Having been through this a couple times myself, I would like to save them some struggles.
However, I need to remind myself – this is my daughter’s journey now together with her husband.
I know that I am not alone in this arena, there’s a theme amongst friends who also have grandchildren. We have been assigned cute but implicit names such as “the you shoulds” or the “suggestionators”.
I need to focus on this new role in a different light and just enjoy the moments.
My sweet grandson is a ray of sunshine. It’s amazing to see how fast he’s growing and learning every day.
He’s already moving around on the floor and wants to be on his feet exploring his surroundings. Reaching for everything in sight with those tiny little hands. His giggle is infectious – it’s impossible not to smile when he laughs. And watching the grown-ups do the monkey dance while making the strangest, silliest sounds just to hear that laughter over and over again, is quite a hoot!
He’s a social little guy, always eager to interact with people. Watching him discover the world around him fills my heart with so much joy.
Although the intent of this poem is meant for new moms, I took note of the message for myself as well (that everything is just fine):
In the world of parenting - we often wonder, Am I getting this right, or making a blunder?
Does he sense the love that I share? Is he sleeping well, eating without a care?
In his little bed, is he warm and snug? Is it okay to need a break and give myself a hug?
Worries sneak in – am I making him late?
Is it my fault if he’s not walking straight?
Hungry or need a change, does he let me know? Is it normal to miss him when to dreamland he goes?
Should I smile all the time and hide the frowns? And the big question – lift him up or lay him down?
Have I told enough stories, sung enough songs? Am I doing this right, or have I gone wrong?
Comparisons creep in, doubts start to play, But if I step back, there is another way.
I see how I comfort with a stroke of his hair, The joy in his eyes when he finds me there.
I don't need to feel guilty for a little “me-time”, Because, outside looking in, everything is just fine.
I tell stories at bedtime, I lie down till he’s dozed, His eyes light up, and my worried heart slows.
I can handle his tears, conquer my fears, Because, in the end, for him I do cheer.

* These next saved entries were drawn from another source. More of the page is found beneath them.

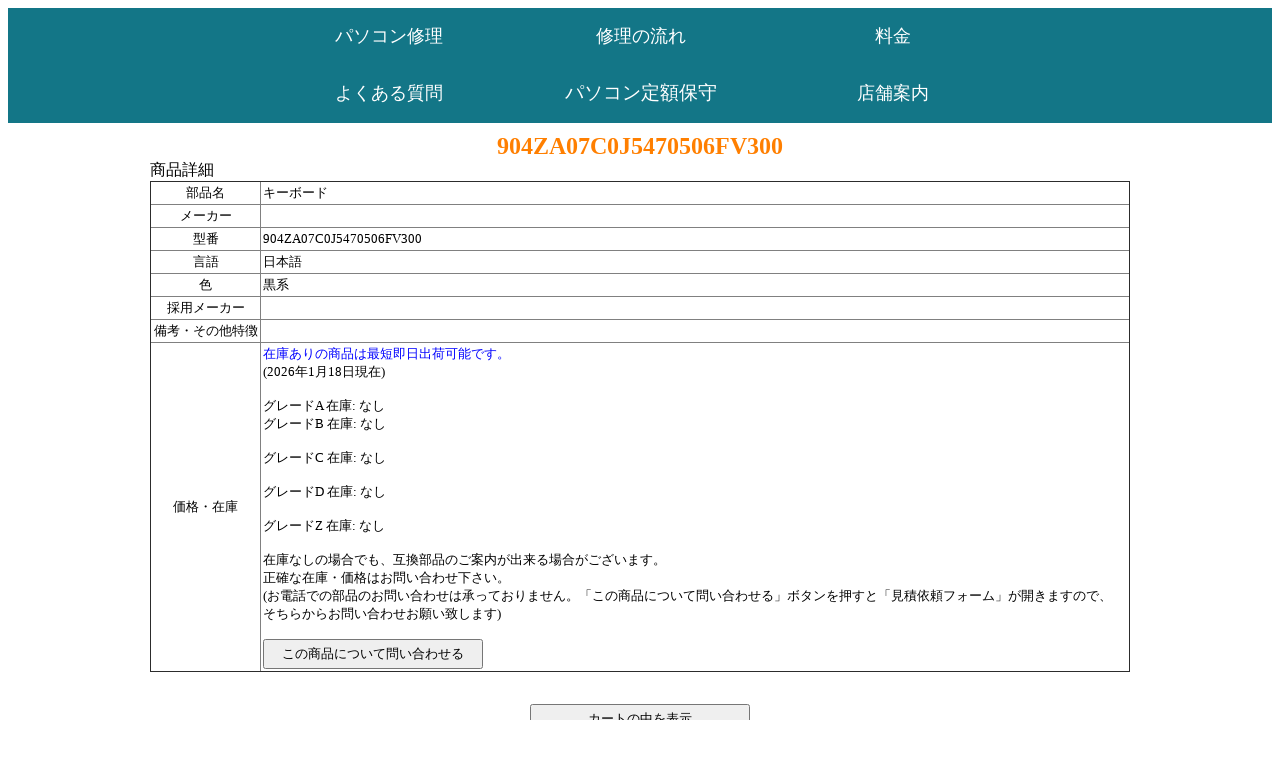

--- FILE ---
content_type: text/html
request_url: https://www.itmaster.jp/parts/904ZA07C0J5470506FV300.htm
body_size: 6216
content:
<!DOCTYPE HTML PUBLIC "-//W3C//DTD HTML 4.01 Transitional//EN" "http://www.w3.org/TR/html4/loose.dtd">
<html lang="ja">
	<head>
		<meta http-equiv="Content-Type" content="text/html; charset=UTF-8">
		<meta http-equiv="Content-Style-Type" content="text/css">
		<meta name="keywords" content="パソコン修理、液晶修理">
		<meta name="description" content="パソコン修理の有限会社マスター">
		<meta name="GENERATOR" content="JustSystems Homepage Builder Version 20.0.3.0 for Windows">
		<link rel="stylesheet" type="text/css" href="../master.css">
		<title>904ZA07C0J5470506FV300 パソコン修理のマスター</title>
	</head>
	
	<body oncontextmenu="return false" oncopy="return false;">				
		<table bgcolor="#137687" width="100%" height="115">
			<tr width = "50%">
				<td width="20%">
					　　　　　　 
				</td>
				<td align="center" width="20%">
					<a href="https://www.itmaster.jp/pc-repair" style="font-size: 18px; color:white; text-decoration: none">パソコン修理</a>
				</td>
				<td align="center" width="20%">
					<a href="https://www.itmaster.jp/repair-flow" style="font-size: 18px; color:white; text-decoration: none">修理の流れ</a>
				</td>
				<td align="center" width="20%">
					<a href="https://www.itmaster.jp/price" style="font-size: 18px; color:white; text-decoration: none">料金</a>
				</td>
				<td width="20%">
					　　　　　　
				</td>
			</tr>
			<tr width = "50%">
				<td>
					　　　　　　 
				</td>
				<td align="center">
					<a href="https://www.itmaster.jp/frequently-asked-questions" style="font-size: 18px; color:white; text-decoration: none">よくある質問</a>
				</td>
				<td align="center">
					<a href="https://www.itmaster.jp/flatrate-maintenance" style="font-size: 19px; color:white; text-decoration: none">パソコン定額保守</a>
				</td>
				<td align="center">
					<a href="https://www.itmaster.jp/store-information" style="font-size: 18px; color:white; text-decoration: none">店舗案内</a>
				</td>
				<td>
					　　　　　　
				</td>
			</tr>
	    </table>
	
		<div class="clearfix" id="contents">
    		<!--↓メインここから↓-->
				<!--↓フォームここから↓-->
					<span style="text-align:center;"><h1>904ZA07C0J5470506FV300</h1></span>
					
					
					<span style="font-size:12pt;">商品詳細</span>
						<table align="center" border="1" bordercolorlight="#19A6BF" bordercolordark="#19A6BF" style="border-collapse: collapse" cellspacing="4" cellpadding="2" width="100%">
							<tr>
								<td nowrap bordercolorlight="#19A6BF" bordercolordark="#19A6BF" align="center">部品名</td>
								<td nowrap bordercolorlight="#19A6BF" bordercolordark="#19A6BF" align="left">キーボード</td>
							</tr>
							
							<tr>
								<td nowrap bordercolorlight="#19A6BF" bordercolordark="#19A6BF" align="center">メーカー</td>
								<td nowrap bordercolorlight="#19A6BF" bordercolordark="#19A6BF" align="left"></td>
							</tr>
							<tr>
								<td nowrap bordercolorlight="#19A6BF" bordercolordark="#19A6BF" align="center">型番</td>
								<td nowrap bordercolorlight="#19A6BF" bordercolordark="#19A6BF" align="left">904ZA07C0J5470506FV300</td>
							</tr>
							<tr>
  <td nowrap bordercolorlight="#19A6BF" bordercolordark="#19A6BF" align="center">言語</td>
  <td nowrap bordercolorlight="#19A6BF" bordercolordark="#19A6BF" align="left">日本語</td>
</tr>
<tr>
  <td nowrap bordercolorlight="#19A6BF" bordercolordark="#19A6BF" align="center">色</td>
  <td nowrap bordercolorlight="#19A6BF" bordercolordark="#19A6BF" align="left">黒系</td>
</tr><tr>
  <td nowrap bordercolorlight="#19A6BF" bordercolordark="#19A6BF" align="center">採用メーカー</td>
  <td nowrap bordercolorlight="#19A6BF" bordercolordark="#19A6BF" align="left"></td>
</tr>
							<tr>
								<td nowrap bordercolorlight="#19A6BF" bordercolordark="#19A6BF" align="center">備考・その他特徴</td>
								<td nowrap bordercolorlight="#19A6BF" bordercolordark="#19A6BF" align="left"></td>
							</tr>
							<tr>
								<td nowrap bordercolorlight="#19A6BF" bordercolordark="#19A6BF" align="center">価格・在庫</td>
								<td nowrap bordercolorlight="#19A6BF" bordercolordark="#19A6BF" align="left">
									<font color = 'blue'>在庫ありの商品は最短即日出荷可能です。</font><br>(2026年1月18日現在)<br><br>グレードA 在庫: なし<br>グレードB 在庫: なし<br><br>グレードC 在庫: なし<br><br>グレードD 在庫: なし<br><br>グレードZ 在庫: なし<br><br>在庫なしの場合でも、互換部品のご案内が出来る場合がございます。<br>正確な在庫・価格はお問い合わせ下さい。<br>(お電話での部品のお問い合わせは承っておりません。「この商品について問い合わせる」ボタンを押すと「見積依頼フォーム」が開きますので、<br>そちらからお問い合わせお願い致します)<br><br>
									<form method="POST" action="https://www.itmaster.jp/partsform.php?parts=キーボード&partsmodel=904ZA07C0J5470506FV300&partsmaker=&toiawase=1">
										<input type="hidden" name="estimate">
										<input type="submit" value="この商品について問い合わせる" style="width:220px;height:30px;">
									</form>
								</td>
							</tr>
					  	</table>
					  	
					  	
					  	
					  	<br><br>
					  	
					  	<span style="text-align:center;">
					  		<form method="POST" action="https://www.itmaster.jp/cart.php">
								<input type="submit" value="カートの中を表示" style="width:220px;height:30px;">
							</form>
							
						  	<form method="POST" action="https://www.itmaster.jp/parts.php">
								<input type="submit" value="部品販売トップページへ戻る" style="width:220px;height:30px;">
							</form>
						</span>
						<br>
				<!--↑フォームここまで↑-->
			<!--↑メインここまで↑-->
    	</div>
    	
    	<img src="/wordpress/wp-content/uploads/2022/12/footer-1-1536x50.png" width="100%">
	</body>
</html>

I shouldn’t feel guilty for a little “me-time”, Because, outside looking in, everything is just fine.
On his face, the love is clear, And that, my friend, is enough, I swear.
As he settles in bed, and I in mine, I whisper to myself, "Mommy you're doing just fine."
Author: unknown
Most new moms find their way just fine when caring for their babies. They often rely on their instincts and what they learn about their own baby's needs. No one understands a baby like their mother does. Moms pick up on cues from their little ones, like when they're hungry, tired, or need a cuddle. Even though it can be overwhelming at first, moms gradually learn what works best for their baby through trial and error. They develop a unique bond with their child, understanding them in a special way that no one else can. So, while advice and help from others are valuable, a mother's intuition is often the most reliable guide when it comes to caring for her baby.
Now here’s a thought… my baby soon to be 30 years old has a baby – wow! Sometimes it’s hard to wrap my head around. The years fly by. But I am so grateful to witness her blossom into the amazing mother she was meant to be. Grateful for the chance to be a source of love and support as she navigates this new world.
So here's to my daughter, the sleepless nights, the endless cuddles, the tears of frustration and the moments of pure joy.
And as for this Grammy – it’s never too late to embrace curiosity, no matter your age. While it's challenging when you care and love so deeply- guiding through the twists and turns - navigating the delicate balance of when to speak up or stay silent is a role I that I will try to get better at through love and wisdom, supporting my family every step of the way.